В последнее время, встречаясь с Костиком, соседка неизменно краснела и обнаруживала все признаки паники. Причина же заключалась в том, что Костик был на большом подозрении. Частые отлучки из дома и возвращения в неурочный час свидетельствовали о его поведении, а подчеркнутая предупредительность говорила о том, что человек он опасный. Все эти смутные предположения оформились в твердую уверенность, когда Костик в изысканных выражениях сообщил, что дражайшая Елена Гавриловна его вдохновила на мадригал. Это произведение вмещалось в четыре строки и звучало следующим образом:
Пусть клонит криво лето выю,
Пусть осень клонит нас ко сну,
Сквозь ваши краски фиолетовые
Я вижу вечную весну.
Совершенно ясно, что Костик, гордившийся найденной им столь сложной рифмой, ставил чисто формальные задачи. Между тем у бедной Елены Гавриловны буквально перехватило дыхание. Стихи окончательно устанавливали порочность молодого соседа, хотя пристрастие к версификации было, пожалуй, его главным пороком.
Из этого, конечно, не следует, что женщины оставляли его равнодушным. Он пребывал в той счастливой поре, когда в каждой, не исключая самой Елены, он ухитрялся найти достоинства, но тем не менее он не мог не сознаться, что встреча со Славиным еще привлекательней. В южной влюбчивости было нечто ритуальное, вроде хождения на балеты, она не затрагивала существа. Час Костика еще не пробил.
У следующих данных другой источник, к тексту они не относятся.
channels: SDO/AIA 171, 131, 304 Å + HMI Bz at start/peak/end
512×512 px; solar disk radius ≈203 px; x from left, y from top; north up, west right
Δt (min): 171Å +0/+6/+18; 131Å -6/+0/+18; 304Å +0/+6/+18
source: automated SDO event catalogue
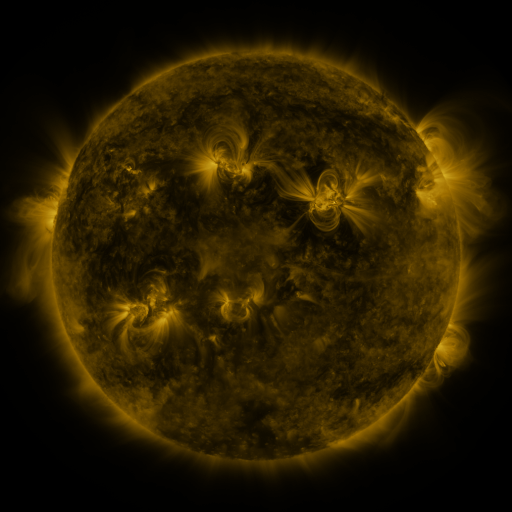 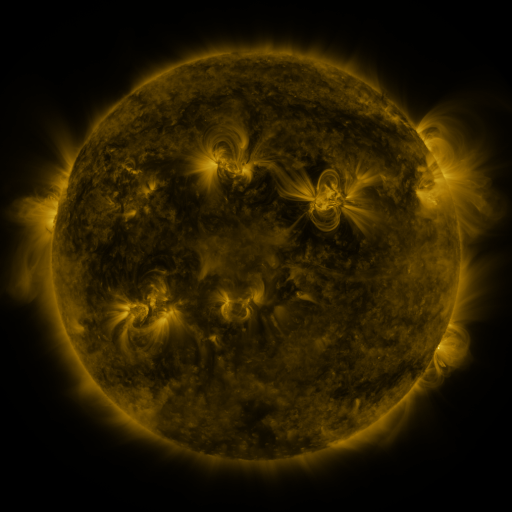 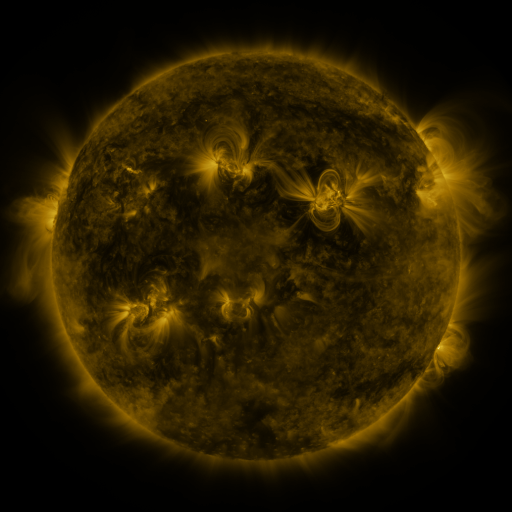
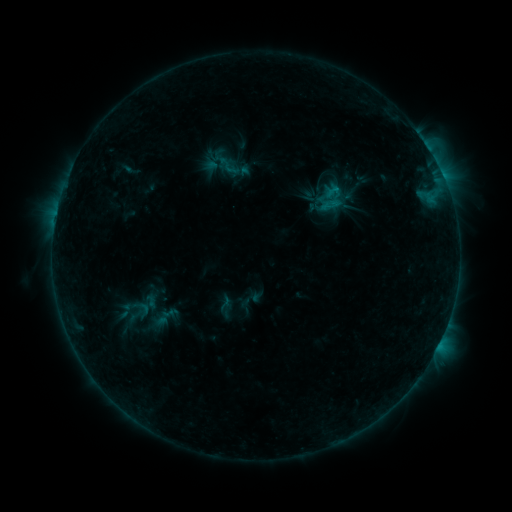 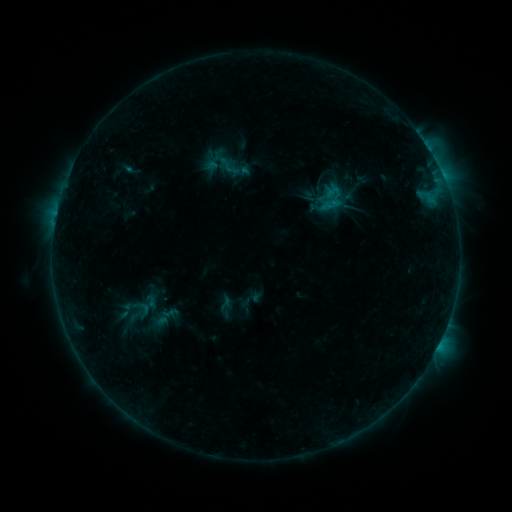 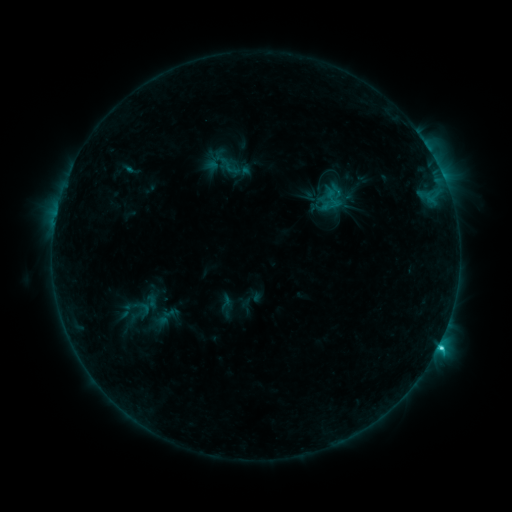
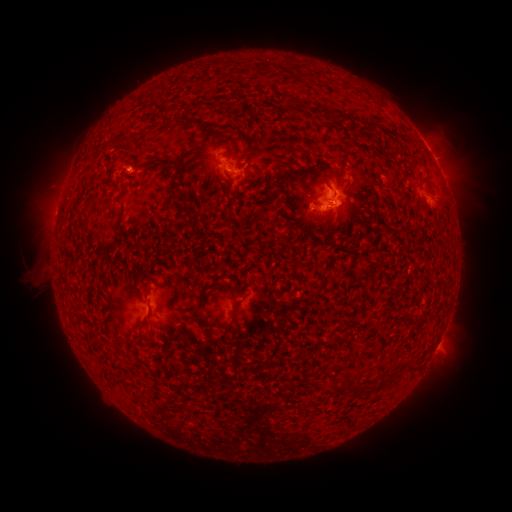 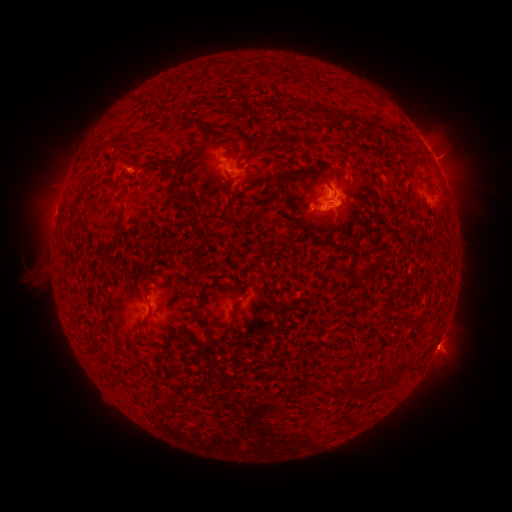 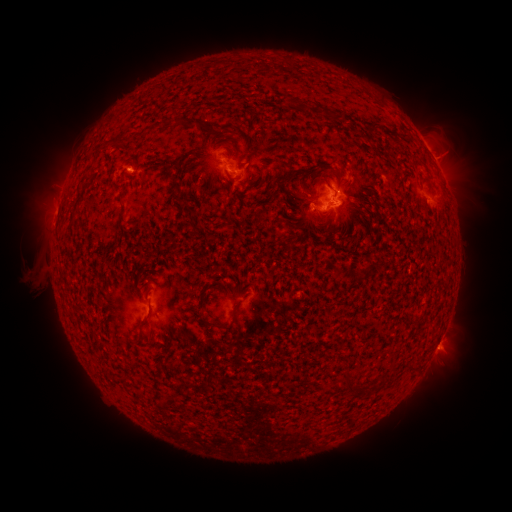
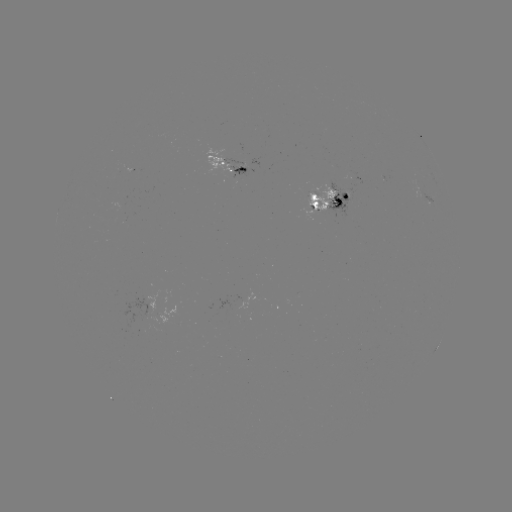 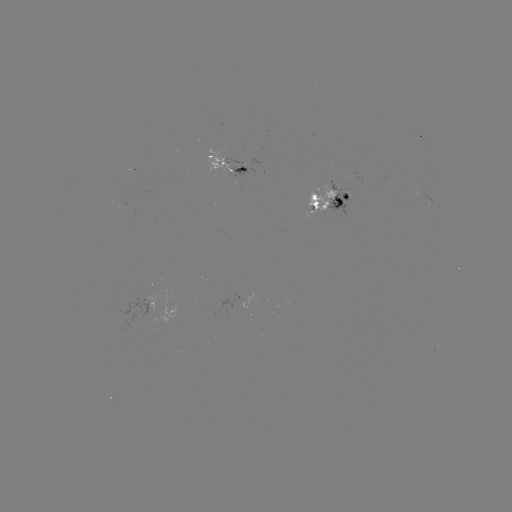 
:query C4.0 flare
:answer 328,210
В ту пору постоянной подружкой была некая Жека. Она трудилась в конторе, названия которой он не мог ни выговорить, ни запомнить, равно как не мог уразуметь обязанностей, которые Жека там исполняла – какая-то скучная канцелярщина. Но в свободное время Жека участвовала в беге на средние дистанции и в этом качестве растревожила его богатое воображение.
В редакции все, что касалось спорта, было возложено на Майниченку. Это был узколицый нескладный парень с гордо вскинутой головой, похожий на взнузданного коня. Отношение к Майниченке его сослуживцев было насмешливо-покровительственным, но Геворк Богданович говорил о нем веско: знает спорт – и тут он не заблуждался.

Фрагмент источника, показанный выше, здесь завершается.